With Webber, who has been on a rolling one-year deal for several seasons, widely thought unlikely to extend his Red Bull stay into a seventh campaign, several drivers have been strongly mooted as potential replacements, principally Toro Rosso's Daniel Ricciardo, and most recently and spectacularly of all, Lotus's Kimi Raikkonen.
Speaking in an interview with the official F1 website at the Spanish GP, Horner, Red Bull's Team Principal, made clear they wanted the strongest driver line-up available.
"Our objectives are very simple: we want the best two drivers in our cars," Horner replied when asked where the team were looking for candidates, and if Toro Rosso was one such place.
"If they come from Toro Rosso, fantastic as they develop nicely. But we always push to have the best two drivers available."

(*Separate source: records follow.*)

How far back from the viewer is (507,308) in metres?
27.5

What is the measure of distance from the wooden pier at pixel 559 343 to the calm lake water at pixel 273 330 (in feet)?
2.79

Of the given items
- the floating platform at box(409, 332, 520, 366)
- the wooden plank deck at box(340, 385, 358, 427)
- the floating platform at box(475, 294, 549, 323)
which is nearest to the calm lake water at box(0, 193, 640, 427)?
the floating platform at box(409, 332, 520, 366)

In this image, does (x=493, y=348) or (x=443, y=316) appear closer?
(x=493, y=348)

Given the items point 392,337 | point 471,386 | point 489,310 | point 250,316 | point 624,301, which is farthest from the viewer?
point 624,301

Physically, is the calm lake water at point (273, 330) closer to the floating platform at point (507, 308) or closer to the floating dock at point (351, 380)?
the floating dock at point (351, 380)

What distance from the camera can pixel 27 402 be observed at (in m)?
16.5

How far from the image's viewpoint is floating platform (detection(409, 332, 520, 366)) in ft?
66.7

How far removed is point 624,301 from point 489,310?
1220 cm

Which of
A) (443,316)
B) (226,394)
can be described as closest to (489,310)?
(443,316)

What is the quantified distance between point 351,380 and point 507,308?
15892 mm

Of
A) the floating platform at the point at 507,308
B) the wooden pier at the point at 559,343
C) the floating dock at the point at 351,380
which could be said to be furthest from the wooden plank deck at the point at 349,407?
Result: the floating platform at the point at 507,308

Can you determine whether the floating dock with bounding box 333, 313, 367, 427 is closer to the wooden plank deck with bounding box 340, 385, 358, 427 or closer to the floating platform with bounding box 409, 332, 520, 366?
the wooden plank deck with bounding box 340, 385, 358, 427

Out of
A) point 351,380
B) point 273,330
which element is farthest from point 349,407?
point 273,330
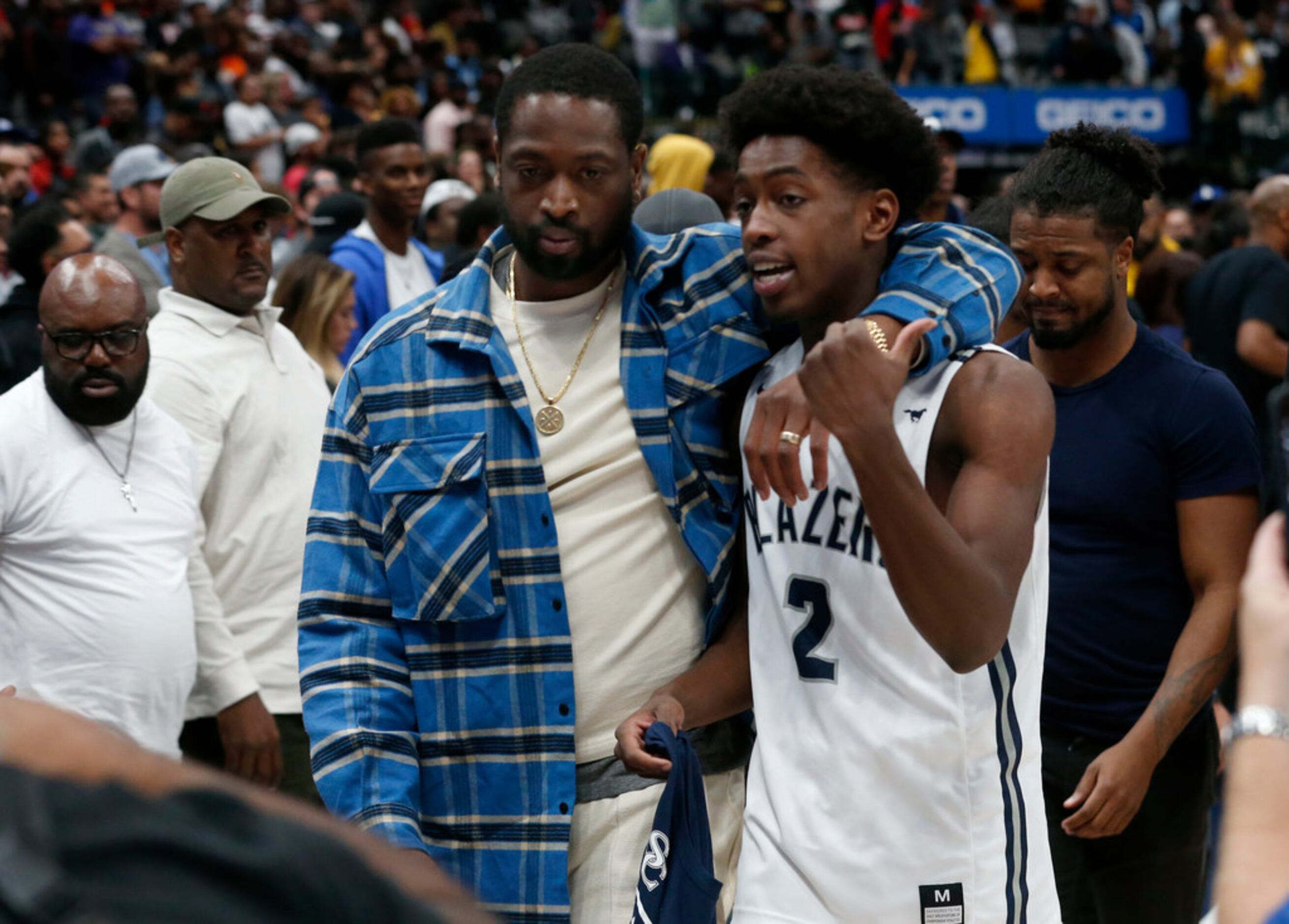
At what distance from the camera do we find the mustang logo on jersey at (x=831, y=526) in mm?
2521

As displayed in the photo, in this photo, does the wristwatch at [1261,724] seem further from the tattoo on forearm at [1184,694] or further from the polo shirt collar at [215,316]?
the polo shirt collar at [215,316]

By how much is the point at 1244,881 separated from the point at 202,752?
3.81 meters

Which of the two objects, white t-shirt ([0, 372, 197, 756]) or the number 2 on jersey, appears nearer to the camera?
the number 2 on jersey

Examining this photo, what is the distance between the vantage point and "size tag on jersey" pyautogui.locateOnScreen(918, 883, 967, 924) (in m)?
2.48

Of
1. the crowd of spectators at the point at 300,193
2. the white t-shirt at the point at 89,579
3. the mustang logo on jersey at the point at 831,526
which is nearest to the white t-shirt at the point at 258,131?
the crowd of spectators at the point at 300,193

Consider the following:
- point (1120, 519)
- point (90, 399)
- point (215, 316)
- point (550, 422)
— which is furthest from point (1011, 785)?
point (215, 316)

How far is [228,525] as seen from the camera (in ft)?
15.4

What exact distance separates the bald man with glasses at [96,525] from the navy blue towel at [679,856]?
1922mm

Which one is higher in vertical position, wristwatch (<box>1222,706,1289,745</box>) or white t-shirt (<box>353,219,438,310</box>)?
wristwatch (<box>1222,706,1289,745</box>)

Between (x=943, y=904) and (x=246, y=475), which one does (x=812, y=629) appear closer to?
(x=943, y=904)

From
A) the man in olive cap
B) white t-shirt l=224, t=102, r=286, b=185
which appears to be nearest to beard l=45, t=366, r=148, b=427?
the man in olive cap

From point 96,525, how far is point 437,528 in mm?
1700

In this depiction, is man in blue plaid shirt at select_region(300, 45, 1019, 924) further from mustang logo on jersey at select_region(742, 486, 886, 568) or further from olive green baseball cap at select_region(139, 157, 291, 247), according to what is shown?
olive green baseball cap at select_region(139, 157, 291, 247)

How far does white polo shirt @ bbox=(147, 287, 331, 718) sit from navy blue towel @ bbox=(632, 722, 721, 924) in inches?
89.6
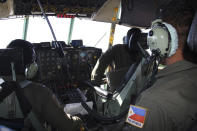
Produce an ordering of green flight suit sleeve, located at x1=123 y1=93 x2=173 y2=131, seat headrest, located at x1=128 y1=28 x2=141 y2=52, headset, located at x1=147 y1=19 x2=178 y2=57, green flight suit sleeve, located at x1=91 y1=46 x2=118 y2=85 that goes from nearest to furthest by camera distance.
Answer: green flight suit sleeve, located at x1=123 y1=93 x2=173 y2=131, headset, located at x1=147 y1=19 x2=178 y2=57, seat headrest, located at x1=128 y1=28 x2=141 y2=52, green flight suit sleeve, located at x1=91 y1=46 x2=118 y2=85

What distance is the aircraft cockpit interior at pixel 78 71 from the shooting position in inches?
45.4

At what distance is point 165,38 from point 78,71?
2361 millimetres

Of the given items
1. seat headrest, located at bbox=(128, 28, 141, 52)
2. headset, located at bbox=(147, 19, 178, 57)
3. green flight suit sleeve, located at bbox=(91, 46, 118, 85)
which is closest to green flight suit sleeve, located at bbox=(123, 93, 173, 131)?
headset, located at bbox=(147, 19, 178, 57)

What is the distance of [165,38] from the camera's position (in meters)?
1.06

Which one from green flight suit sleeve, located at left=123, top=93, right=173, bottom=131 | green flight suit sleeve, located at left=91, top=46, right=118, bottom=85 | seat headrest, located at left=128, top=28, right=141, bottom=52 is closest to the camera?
green flight suit sleeve, located at left=123, top=93, right=173, bottom=131

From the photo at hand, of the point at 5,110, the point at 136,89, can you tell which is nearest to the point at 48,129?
the point at 5,110

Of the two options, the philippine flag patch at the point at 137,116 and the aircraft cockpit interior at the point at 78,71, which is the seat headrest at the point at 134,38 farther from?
the philippine flag patch at the point at 137,116

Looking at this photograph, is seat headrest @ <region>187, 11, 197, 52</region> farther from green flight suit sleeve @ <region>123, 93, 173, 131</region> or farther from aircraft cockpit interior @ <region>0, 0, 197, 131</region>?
green flight suit sleeve @ <region>123, 93, 173, 131</region>

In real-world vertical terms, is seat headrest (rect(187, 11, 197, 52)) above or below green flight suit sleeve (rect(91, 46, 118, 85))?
above

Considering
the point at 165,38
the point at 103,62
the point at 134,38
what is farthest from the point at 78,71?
the point at 165,38

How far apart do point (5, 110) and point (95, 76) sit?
158 centimetres

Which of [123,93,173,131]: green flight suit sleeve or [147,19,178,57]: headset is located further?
[147,19,178,57]: headset

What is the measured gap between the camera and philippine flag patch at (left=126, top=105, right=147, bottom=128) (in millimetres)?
913

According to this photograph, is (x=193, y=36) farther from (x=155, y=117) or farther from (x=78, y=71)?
(x=78, y=71)
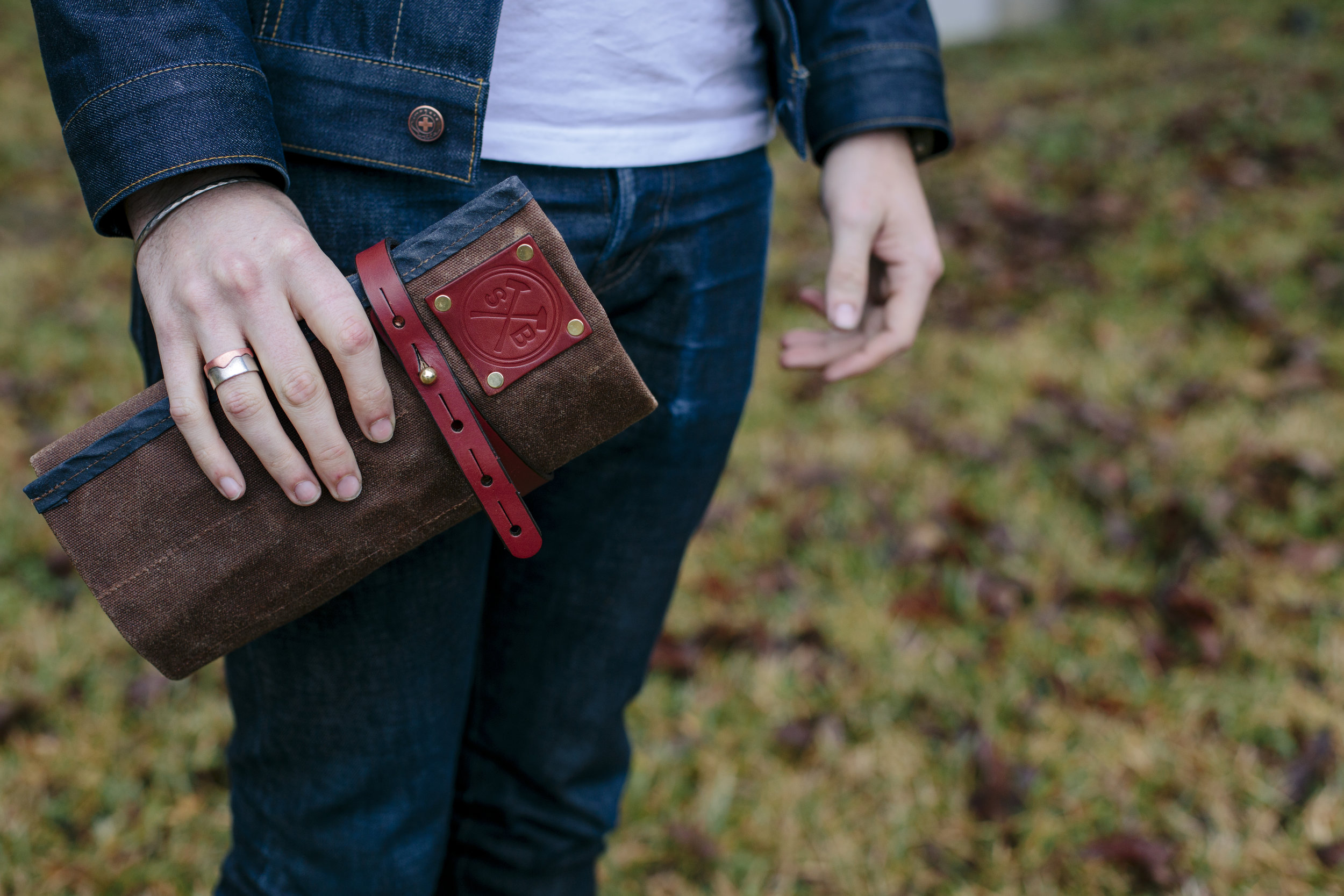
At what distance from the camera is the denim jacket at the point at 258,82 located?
761mm

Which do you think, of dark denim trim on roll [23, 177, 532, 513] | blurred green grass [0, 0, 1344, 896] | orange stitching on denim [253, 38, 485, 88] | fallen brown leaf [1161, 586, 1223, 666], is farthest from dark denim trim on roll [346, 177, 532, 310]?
fallen brown leaf [1161, 586, 1223, 666]

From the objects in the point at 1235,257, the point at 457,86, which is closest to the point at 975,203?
the point at 1235,257

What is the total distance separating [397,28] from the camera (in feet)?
2.81

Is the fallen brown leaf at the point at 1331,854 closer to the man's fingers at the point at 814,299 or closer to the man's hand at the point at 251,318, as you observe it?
the man's fingers at the point at 814,299

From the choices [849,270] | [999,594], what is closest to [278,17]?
[849,270]

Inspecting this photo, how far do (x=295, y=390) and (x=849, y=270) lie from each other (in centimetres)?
67

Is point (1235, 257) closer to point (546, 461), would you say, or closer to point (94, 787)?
point (546, 461)

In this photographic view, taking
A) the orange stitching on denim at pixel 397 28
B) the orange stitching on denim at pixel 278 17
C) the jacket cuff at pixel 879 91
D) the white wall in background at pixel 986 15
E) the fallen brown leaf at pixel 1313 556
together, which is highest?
the orange stitching on denim at pixel 278 17

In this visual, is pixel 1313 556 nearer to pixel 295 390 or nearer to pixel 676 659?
pixel 676 659

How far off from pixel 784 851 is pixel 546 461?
1.29 m

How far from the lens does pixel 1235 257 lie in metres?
4.21

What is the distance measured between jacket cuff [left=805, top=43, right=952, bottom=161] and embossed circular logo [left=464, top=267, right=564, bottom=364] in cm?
56

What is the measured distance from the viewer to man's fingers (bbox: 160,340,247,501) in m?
0.75

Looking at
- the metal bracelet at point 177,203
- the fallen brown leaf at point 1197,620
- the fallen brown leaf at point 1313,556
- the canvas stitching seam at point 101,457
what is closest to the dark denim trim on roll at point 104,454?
the canvas stitching seam at point 101,457
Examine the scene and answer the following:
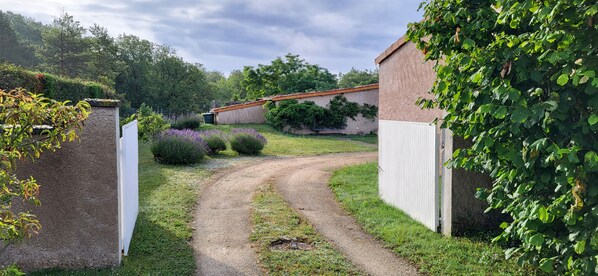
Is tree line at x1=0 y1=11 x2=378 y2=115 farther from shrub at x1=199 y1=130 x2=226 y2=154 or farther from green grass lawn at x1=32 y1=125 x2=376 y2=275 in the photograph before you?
green grass lawn at x1=32 y1=125 x2=376 y2=275

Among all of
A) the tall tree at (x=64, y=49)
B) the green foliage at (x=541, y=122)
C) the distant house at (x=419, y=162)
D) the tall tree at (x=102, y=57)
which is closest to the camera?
the green foliage at (x=541, y=122)

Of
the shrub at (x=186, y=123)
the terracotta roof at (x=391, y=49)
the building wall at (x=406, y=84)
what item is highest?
the terracotta roof at (x=391, y=49)

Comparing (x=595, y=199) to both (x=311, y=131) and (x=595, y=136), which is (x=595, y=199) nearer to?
(x=595, y=136)

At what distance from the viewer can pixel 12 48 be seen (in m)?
41.9

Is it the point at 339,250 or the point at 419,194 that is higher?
the point at 419,194

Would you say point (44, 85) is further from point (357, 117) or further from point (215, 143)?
point (357, 117)

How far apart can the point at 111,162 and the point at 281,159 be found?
11357 mm

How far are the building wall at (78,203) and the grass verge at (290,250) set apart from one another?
79.8 inches

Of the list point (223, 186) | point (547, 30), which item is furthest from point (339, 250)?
point (223, 186)

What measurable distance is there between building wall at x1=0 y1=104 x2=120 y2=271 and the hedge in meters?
6.18

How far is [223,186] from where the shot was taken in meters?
10.2

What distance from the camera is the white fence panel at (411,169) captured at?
6.06 m

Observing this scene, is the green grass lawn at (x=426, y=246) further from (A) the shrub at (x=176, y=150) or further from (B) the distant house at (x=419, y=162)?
(A) the shrub at (x=176, y=150)

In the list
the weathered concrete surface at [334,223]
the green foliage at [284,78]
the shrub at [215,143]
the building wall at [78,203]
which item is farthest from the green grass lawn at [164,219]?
the green foliage at [284,78]
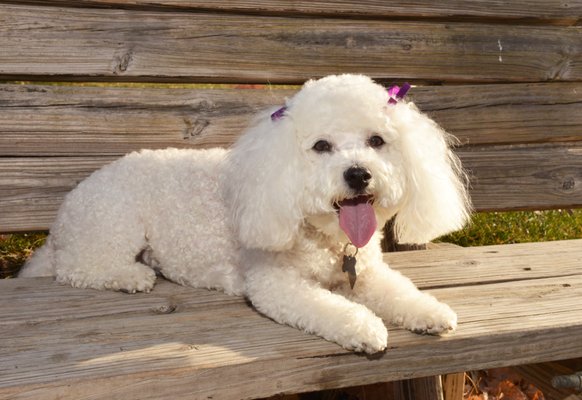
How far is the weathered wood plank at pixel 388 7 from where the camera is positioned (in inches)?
119

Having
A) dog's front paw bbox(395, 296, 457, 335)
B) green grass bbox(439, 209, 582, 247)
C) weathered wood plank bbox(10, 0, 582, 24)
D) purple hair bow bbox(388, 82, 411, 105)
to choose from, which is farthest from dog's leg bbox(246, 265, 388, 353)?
green grass bbox(439, 209, 582, 247)

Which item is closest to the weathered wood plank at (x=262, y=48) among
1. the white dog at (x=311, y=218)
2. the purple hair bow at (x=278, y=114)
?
the white dog at (x=311, y=218)

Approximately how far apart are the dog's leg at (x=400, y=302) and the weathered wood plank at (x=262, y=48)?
118 centimetres

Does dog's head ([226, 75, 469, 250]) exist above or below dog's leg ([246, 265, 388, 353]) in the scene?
A: above

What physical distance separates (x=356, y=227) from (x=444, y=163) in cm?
43

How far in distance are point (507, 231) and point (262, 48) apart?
6.28 ft

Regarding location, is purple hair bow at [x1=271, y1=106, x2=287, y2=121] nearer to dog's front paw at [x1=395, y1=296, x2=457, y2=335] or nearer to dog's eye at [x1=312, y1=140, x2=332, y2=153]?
dog's eye at [x1=312, y1=140, x2=332, y2=153]

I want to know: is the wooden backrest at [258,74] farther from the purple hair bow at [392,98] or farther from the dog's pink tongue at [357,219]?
the dog's pink tongue at [357,219]

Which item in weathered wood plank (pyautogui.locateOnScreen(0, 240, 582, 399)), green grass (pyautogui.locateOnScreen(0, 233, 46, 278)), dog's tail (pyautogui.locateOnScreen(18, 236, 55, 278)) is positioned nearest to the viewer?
weathered wood plank (pyautogui.locateOnScreen(0, 240, 582, 399))

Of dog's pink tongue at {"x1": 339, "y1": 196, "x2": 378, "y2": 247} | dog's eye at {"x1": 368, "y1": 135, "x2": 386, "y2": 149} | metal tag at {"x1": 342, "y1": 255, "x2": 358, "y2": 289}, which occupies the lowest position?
metal tag at {"x1": 342, "y1": 255, "x2": 358, "y2": 289}

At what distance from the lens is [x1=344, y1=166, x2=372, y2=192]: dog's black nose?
2086mm

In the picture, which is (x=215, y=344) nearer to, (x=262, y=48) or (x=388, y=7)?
(x=262, y=48)

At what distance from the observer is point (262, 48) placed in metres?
3.18

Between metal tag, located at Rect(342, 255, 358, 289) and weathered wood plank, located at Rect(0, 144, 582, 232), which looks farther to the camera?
weathered wood plank, located at Rect(0, 144, 582, 232)
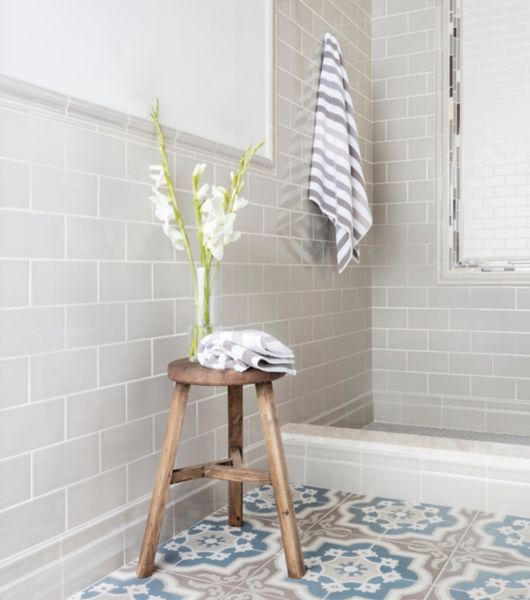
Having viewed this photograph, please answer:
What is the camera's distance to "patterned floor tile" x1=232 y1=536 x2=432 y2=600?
5.57 ft

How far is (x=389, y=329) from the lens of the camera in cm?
365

And then pressed on whether he could name any potential drivers in the frame, a coy Horner replied: "There is no shortage of choice."
However, despite admitting himself after the controversy of Malaysia that there had been a breakdown in trust between his drivers ever since their acrimonious collision at the 2010 Turkish GP, Horner has insisted that it nonetheless isn't in Vettel's nature to put pressure on the team over the identity of a team-mate.
"He [Vettel] is going to do the best job for himself," the Red Bull chief added.
"And to say, 'this one, yes' and, 'this one, no' was never Sebastian's style, to dictate, 'I must have this or that'. He is a sporting guy and has never pressured the team into doing things for his own benefit."
In any case, Horner made clear that decisions over their 2014 line-up would remain on the back burner for several months yet.
"It is much too early thinking about drivers for next year. Sebastian is clear - and everything else will fall into place towards the end of the summer. There is no pre-conception," he added.